Scope creep, vague success metrics, and the assumption that “AI will figure it out” are the three most common reasons Gen AI projects fail after technically competent execution. The vendor you choose matters, but the brief you give them, and the internal ownership structure on your side matters just as much.
Conclusion
India’s Gen AI development ecosystem is more differentiated than most shortlists suggest. There’s a meaningful difference between a platform company like Yellow AI, a model-layer infrastructure builder like Sarvam AI, and a focused agentic development studio like Agentic India even though all three would describe themselves as Gen AI companies.
The selection of mistakes most organizations make is evaluating vendors against their own marketing rather than against a specific problem with defined success criteria. The better approach: start with your use case, budget ceiling, and production timeline, then work backwards to which company’s actual track record, not their capability deck fits that shape.
The ten companies covered here represent a genuine cross-section of what India’s Gen AI landscape looks like at this stage: from early-stage focused studios to enterprise platform players to infrastructure builders. The right one for you is the one whose production experience most closely mirrors what you’re trying to build.
FAQ
Q1. What is the typical cost of hiring a Gen AI development firm in India?
Project costs vary considerably by scope and vendor type. Early-stage MVPs or proofs of concept with boutique studios can start around ₹15–30 lakhs. Mid-complexity production builds with established firms typically fall in the ₹50 lakh to ₹2 crore range. Enterprise platform deployments particularly with firms like Happiest Minds or Yellow AI can run significantly higher depending on the duration and integration depth of the engagement.
Q2. How do I verify whether a Gen AI firm has real production experience versus POC experience?
Ask for a case study where the client can name a specific, measurable outcome achieved post-deployment not at demo stage. Key metrics to probe for: containment rate improvements, latency in production, error rates under real traffic, and how the system performed six months after go-live. Vague answers or case studies that stop at “successful implementation” are a signal worth taking seriously.
Q3. What’s the difference between a Gen AI platform and a Gen AI development companies?
Platform companies like Yellow AI and Gnani.ai offer pre-built AI infrastructure you configure and deploy their system for your use case. Development companies build custom solutions from the ground up, often combining multiple models and APIs. Platforms are faster to deploy and lower-risk if your use case fits their product; custom development is more expensive and slower but gives you architectural control and no vendor lock-in.
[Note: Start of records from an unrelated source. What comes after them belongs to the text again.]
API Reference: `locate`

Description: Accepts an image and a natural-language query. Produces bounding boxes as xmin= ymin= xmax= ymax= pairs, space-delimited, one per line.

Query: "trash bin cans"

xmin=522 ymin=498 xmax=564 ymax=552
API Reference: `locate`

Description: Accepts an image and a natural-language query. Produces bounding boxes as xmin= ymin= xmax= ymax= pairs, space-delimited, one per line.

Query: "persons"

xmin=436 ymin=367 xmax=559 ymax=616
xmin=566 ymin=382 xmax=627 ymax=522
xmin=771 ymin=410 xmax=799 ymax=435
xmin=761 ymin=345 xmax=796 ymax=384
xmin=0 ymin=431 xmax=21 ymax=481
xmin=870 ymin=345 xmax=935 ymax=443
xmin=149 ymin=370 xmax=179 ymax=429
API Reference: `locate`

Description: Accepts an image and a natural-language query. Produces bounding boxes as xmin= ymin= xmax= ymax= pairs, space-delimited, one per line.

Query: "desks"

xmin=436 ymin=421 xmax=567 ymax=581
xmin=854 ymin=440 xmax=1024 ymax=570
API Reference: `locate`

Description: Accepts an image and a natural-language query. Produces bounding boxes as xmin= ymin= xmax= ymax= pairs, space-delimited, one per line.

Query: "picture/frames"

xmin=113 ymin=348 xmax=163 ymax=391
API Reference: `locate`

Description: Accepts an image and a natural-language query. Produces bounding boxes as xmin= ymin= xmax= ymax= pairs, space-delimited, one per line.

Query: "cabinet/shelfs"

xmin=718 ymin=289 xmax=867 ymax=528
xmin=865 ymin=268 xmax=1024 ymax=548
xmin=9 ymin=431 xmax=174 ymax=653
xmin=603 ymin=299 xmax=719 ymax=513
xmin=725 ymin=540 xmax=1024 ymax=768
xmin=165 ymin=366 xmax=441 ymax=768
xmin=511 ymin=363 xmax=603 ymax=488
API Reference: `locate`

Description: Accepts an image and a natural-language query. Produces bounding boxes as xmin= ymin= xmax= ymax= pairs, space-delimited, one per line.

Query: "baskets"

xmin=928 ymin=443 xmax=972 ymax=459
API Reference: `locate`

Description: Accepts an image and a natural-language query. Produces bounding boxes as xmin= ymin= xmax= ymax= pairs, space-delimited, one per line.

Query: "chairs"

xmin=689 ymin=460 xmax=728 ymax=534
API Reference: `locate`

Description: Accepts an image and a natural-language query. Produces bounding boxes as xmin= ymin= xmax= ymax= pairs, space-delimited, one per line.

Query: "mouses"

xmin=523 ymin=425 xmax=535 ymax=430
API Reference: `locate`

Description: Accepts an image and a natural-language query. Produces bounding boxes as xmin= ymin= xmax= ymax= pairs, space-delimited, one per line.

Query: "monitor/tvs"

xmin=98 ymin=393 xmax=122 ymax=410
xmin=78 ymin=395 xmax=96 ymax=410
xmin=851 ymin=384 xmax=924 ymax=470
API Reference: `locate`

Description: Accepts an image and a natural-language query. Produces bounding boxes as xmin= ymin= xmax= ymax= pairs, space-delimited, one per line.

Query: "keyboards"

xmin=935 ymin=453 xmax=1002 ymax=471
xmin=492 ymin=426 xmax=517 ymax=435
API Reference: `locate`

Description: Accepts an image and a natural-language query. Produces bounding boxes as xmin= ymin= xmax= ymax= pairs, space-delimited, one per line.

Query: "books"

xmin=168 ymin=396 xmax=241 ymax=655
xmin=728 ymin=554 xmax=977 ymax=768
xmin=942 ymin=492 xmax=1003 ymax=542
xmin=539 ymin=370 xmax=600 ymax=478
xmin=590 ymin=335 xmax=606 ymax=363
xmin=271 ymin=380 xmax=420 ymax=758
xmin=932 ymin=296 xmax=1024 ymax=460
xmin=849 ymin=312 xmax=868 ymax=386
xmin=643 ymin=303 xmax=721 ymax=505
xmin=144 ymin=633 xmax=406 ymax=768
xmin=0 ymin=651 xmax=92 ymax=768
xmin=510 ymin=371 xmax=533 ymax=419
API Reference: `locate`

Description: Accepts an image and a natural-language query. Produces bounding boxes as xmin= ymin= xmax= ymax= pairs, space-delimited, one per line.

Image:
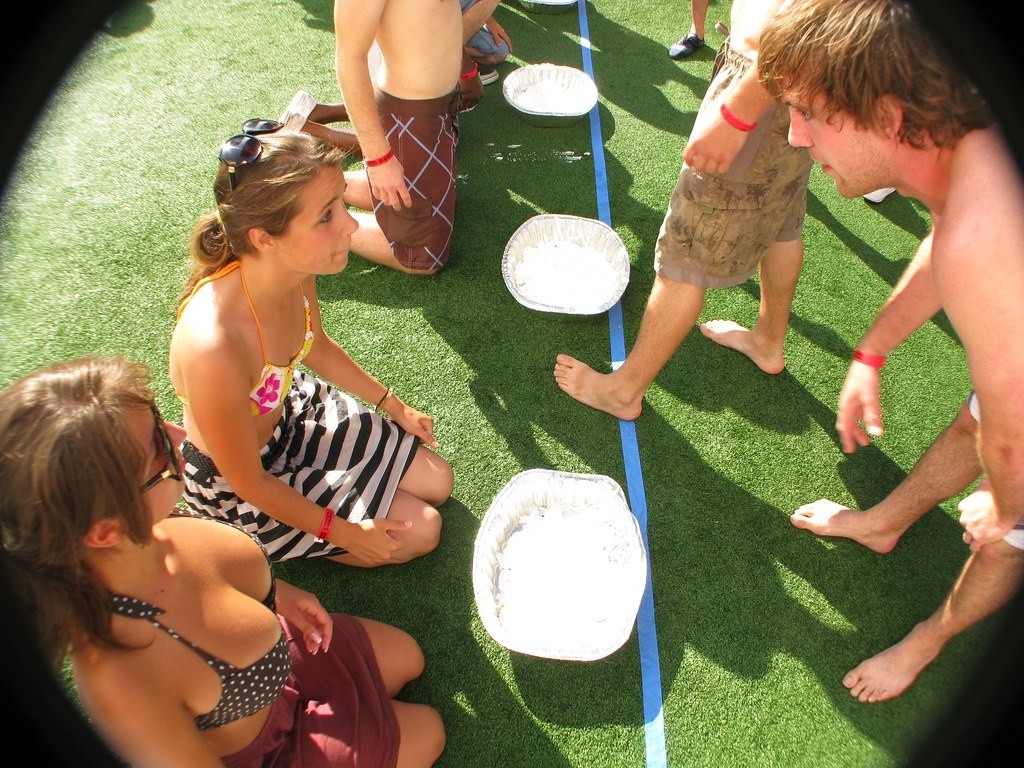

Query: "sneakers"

xmin=277 ymin=89 xmax=319 ymax=134
xmin=669 ymin=32 xmax=706 ymax=59
xmin=475 ymin=61 xmax=500 ymax=86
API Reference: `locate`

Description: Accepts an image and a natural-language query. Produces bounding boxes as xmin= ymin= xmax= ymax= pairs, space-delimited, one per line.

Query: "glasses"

xmin=97 ymin=400 xmax=183 ymax=522
xmin=217 ymin=117 xmax=285 ymax=193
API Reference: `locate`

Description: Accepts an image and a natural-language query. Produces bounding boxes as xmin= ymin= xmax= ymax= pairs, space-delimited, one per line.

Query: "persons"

xmin=759 ymin=0 xmax=1024 ymax=705
xmin=282 ymin=1 xmax=813 ymax=421
xmin=166 ymin=118 xmax=455 ymax=566
xmin=0 ymin=356 xmax=447 ymax=768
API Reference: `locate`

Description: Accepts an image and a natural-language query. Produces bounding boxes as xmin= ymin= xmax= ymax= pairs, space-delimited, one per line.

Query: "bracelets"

xmin=314 ymin=507 xmax=334 ymax=543
xmin=460 ymin=62 xmax=478 ymax=80
xmin=374 ymin=387 xmax=393 ymax=413
xmin=852 ymin=350 xmax=886 ymax=367
xmin=363 ymin=147 xmax=394 ymax=167
xmin=719 ymin=102 xmax=759 ymax=132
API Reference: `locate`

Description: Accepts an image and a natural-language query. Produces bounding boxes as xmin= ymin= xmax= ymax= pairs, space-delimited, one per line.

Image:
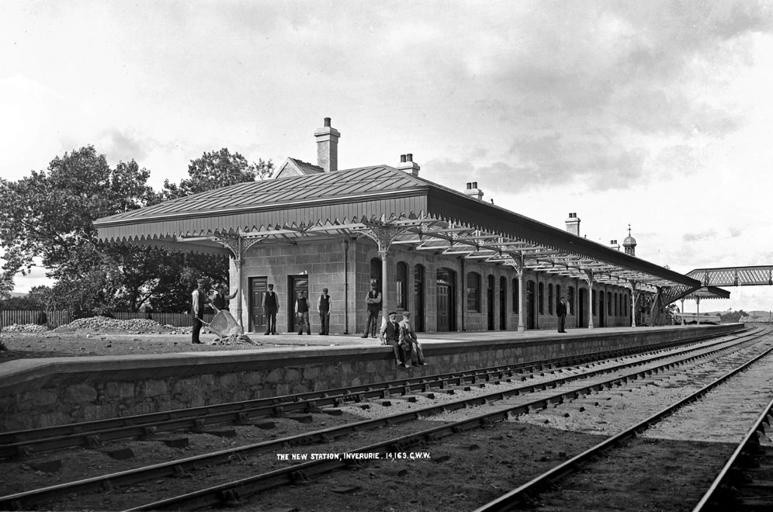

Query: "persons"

xmin=293 ymin=288 xmax=311 ymax=336
xmin=210 ymin=283 xmax=238 ymax=315
xmin=261 ymin=283 xmax=281 ymax=335
xmin=315 ymin=287 xmax=331 ymax=335
xmin=359 ymin=280 xmax=381 ymax=339
xmin=554 ymin=294 xmax=568 ymax=334
xmin=378 ymin=309 xmax=408 ymax=369
xmin=400 ymin=311 xmax=428 ymax=368
xmin=190 ymin=277 xmax=207 ymax=344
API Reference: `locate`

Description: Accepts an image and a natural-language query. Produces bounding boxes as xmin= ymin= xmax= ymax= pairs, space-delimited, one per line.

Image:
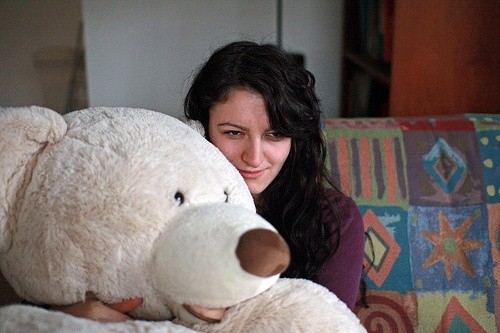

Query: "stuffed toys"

xmin=1 ymin=106 xmax=367 ymax=333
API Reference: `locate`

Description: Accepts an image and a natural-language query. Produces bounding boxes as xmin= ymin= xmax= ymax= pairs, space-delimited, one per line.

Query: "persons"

xmin=50 ymin=40 xmax=365 ymax=322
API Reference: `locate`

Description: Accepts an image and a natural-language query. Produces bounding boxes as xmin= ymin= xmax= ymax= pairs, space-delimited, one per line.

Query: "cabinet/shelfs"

xmin=337 ymin=0 xmax=500 ymax=121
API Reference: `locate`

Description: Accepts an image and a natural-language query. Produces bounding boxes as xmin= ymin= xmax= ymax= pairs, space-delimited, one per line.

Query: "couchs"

xmin=308 ymin=113 xmax=500 ymax=333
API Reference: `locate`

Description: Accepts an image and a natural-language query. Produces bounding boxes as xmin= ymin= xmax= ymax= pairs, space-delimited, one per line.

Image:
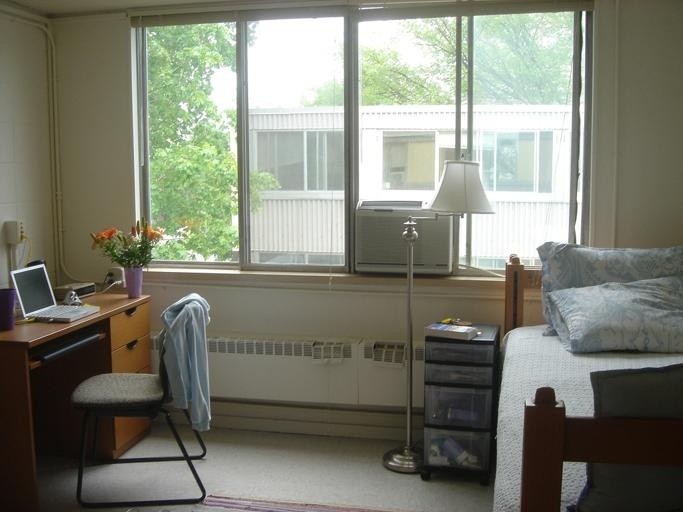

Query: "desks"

xmin=0 ymin=290 xmax=151 ymax=512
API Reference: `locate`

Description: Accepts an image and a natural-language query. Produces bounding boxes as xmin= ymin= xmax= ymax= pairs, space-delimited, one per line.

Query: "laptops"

Q4. Are Indian Gen AI companies capable of building for international markets?
Several are. Rishabh Software and Happiest Minds have long-established international delivery models and client bases in the US and Europe. Agentic India and Digital Simple also work with international clients. Language capability particularly for non-English markets is where Sarvam AI has built the most rigorous infrastructure. The key variables for international work are time zone overlap, data residency requirements, and whether the vendor has experience with the compliance frameworks relevant to your market.